- **Document segment**:

The world doesn't revolve around ERC leadership.

To think it does is sin.

We must repent.

Thursday, September 21, 2017

Has ERC Leadership "Lost the Locker Room?"

It's an expression that comes from sports.

It describes a situation in which the coach of a team has lost the capacity to lead a team because his leadership has been rejected by the players.

The players will still take the field. They'll run the plays or, at least, play the positions the coach puts them in but do it without conviction or serious effort, orexpectation of victory.

Sometimes the players will grumble openly about the coach and his methods. Sometimes they'll complain quietly among themselves. Other times, there will be increasing apathy as the entire team, from the players on up to the coaching staff, experience loss after loss.

I think that the expression "lost the locker room" has described the ERC for some time.

For how long? From sometime before the 2015 old new Strategic Plan was launched with enthusiasm by ERC leaders (the coaching staff), and unanimously approved by the team, i.e., the Conference in session...

...only to immediately become mere words on a page.

- **Given entries**:
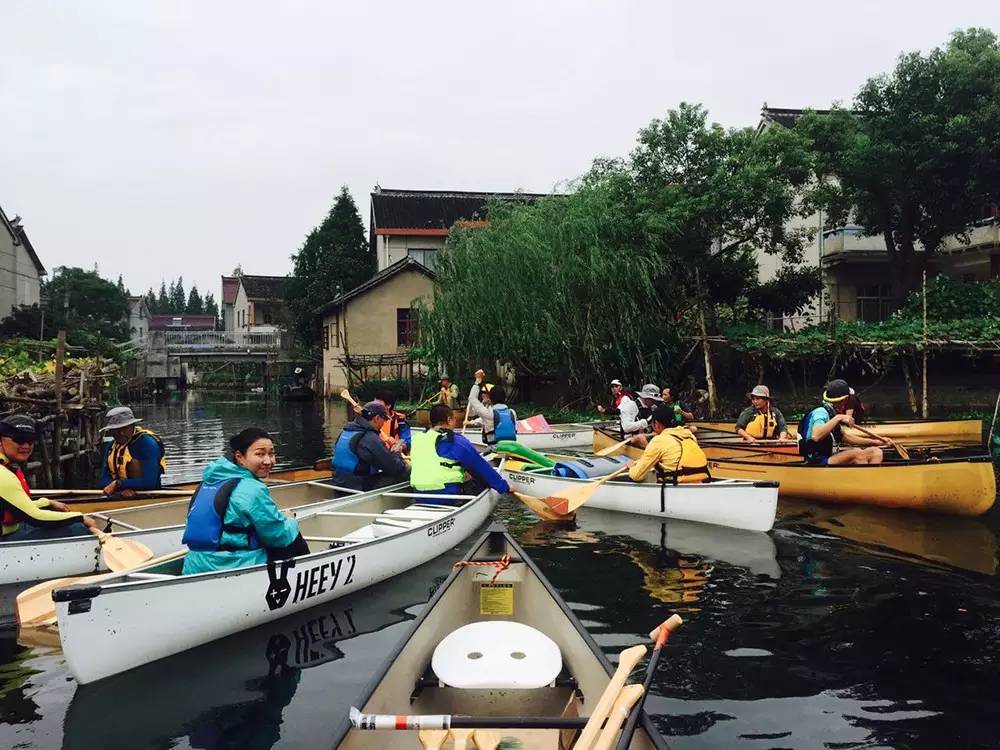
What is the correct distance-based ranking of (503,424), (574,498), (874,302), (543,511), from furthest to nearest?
1. (874,302)
2. (503,424)
3. (543,511)
4. (574,498)

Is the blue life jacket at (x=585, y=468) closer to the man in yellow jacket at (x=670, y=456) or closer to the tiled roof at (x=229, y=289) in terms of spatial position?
the man in yellow jacket at (x=670, y=456)

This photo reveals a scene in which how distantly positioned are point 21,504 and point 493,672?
4681 mm

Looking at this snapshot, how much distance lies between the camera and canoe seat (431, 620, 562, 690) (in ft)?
15.1

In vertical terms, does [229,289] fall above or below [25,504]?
above

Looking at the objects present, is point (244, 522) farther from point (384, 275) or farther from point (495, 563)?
point (384, 275)

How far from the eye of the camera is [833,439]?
10570mm

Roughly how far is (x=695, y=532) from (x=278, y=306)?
55.5 metres

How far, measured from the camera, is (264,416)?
3106 centimetres

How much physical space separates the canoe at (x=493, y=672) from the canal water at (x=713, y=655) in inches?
11.3

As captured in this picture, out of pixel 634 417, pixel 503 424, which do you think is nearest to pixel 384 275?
pixel 503 424

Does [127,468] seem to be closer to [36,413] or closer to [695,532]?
[36,413]

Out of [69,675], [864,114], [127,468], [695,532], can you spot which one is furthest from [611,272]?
[69,675]

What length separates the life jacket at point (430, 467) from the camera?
9.18 meters

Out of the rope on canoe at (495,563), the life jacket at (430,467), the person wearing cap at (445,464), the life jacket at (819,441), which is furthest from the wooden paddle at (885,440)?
the rope on canoe at (495,563)
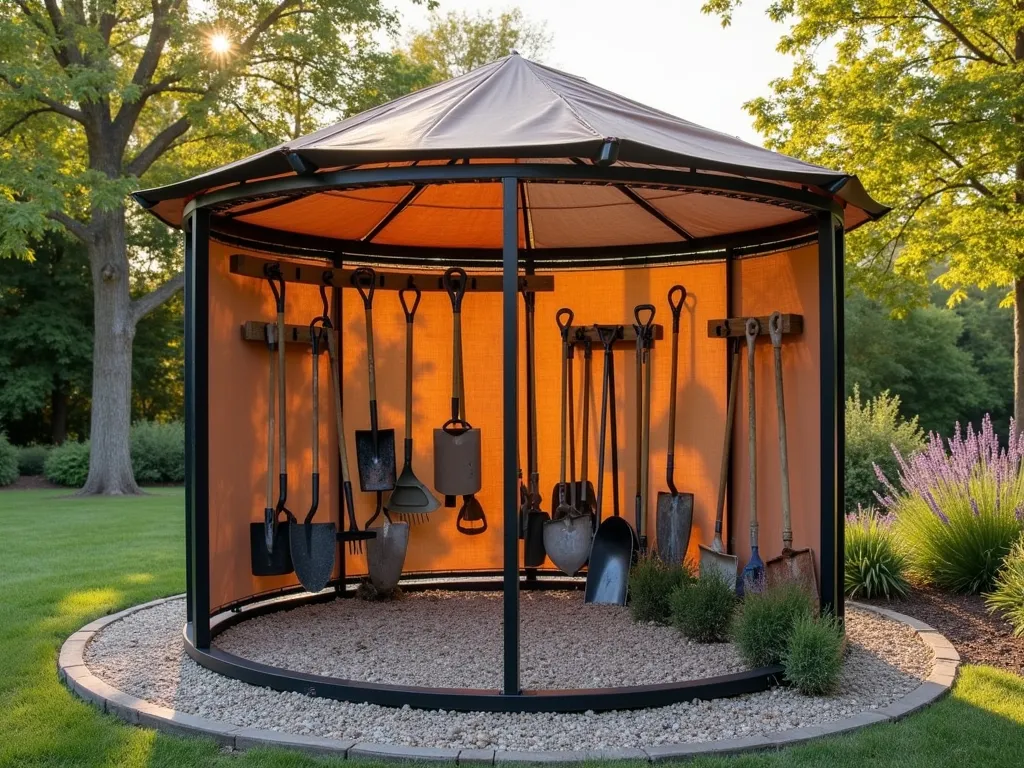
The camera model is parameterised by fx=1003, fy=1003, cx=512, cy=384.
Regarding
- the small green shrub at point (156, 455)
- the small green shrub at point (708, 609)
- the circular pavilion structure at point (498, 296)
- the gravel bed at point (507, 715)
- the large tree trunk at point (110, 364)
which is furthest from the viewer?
the small green shrub at point (156, 455)

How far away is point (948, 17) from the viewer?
10383 millimetres

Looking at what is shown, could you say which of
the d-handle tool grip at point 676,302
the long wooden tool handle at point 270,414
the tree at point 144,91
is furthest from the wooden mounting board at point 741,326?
the tree at point 144,91

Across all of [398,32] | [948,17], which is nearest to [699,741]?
[948,17]

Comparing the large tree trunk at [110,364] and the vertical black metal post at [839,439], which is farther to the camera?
the large tree trunk at [110,364]

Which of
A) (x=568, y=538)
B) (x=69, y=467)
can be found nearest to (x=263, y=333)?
(x=568, y=538)

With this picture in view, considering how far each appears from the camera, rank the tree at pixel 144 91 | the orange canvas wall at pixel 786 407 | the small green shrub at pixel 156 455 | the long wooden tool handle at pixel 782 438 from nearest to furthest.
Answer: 1. the long wooden tool handle at pixel 782 438
2. the orange canvas wall at pixel 786 407
3. the tree at pixel 144 91
4. the small green shrub at pixel 156 455

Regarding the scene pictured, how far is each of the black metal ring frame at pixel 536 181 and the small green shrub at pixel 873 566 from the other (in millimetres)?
1964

- **Instructions to follow**:
Copy out the whole blog post about ERC leadership and "losing the locker room," word for word. The rows have nothing to do with the blog post about ERC leadership.

- **Written response**:
The world doesn't revolve around ERC leadership.

To think it does is sin.

We must repent.

Thursday, September 21, 2017

Has ERC Leadership "Lost the Locker Room?"

It's an expression that comes from sports.

It describes a situation in which the coach of a team has lost the capacity to lead a team because his leadership has been rejected by the players.

The players will still take the field. They'll run the plays or, at least, play the positions the coach puts them in but do it without conviction or serious effort, orexpectation of victory.

Sometimes the players will grumble openly about the coach and his methods. Sometimes they'll complain quietly among themselves. Other times, there will be increasing apathy as the entire team, from the players on up to the coaching staff, experience loss after loss.

I think that the expression "lost the locker room" has described the ERC for some time.

For how long? From sometime before the 2015 old new Strategic Plan was launched with enthusiasm by ERC leaders (the coaching staff), and unanimously approved by the team, i.e., the Conference in session...

...only to immediately become mere words on a page.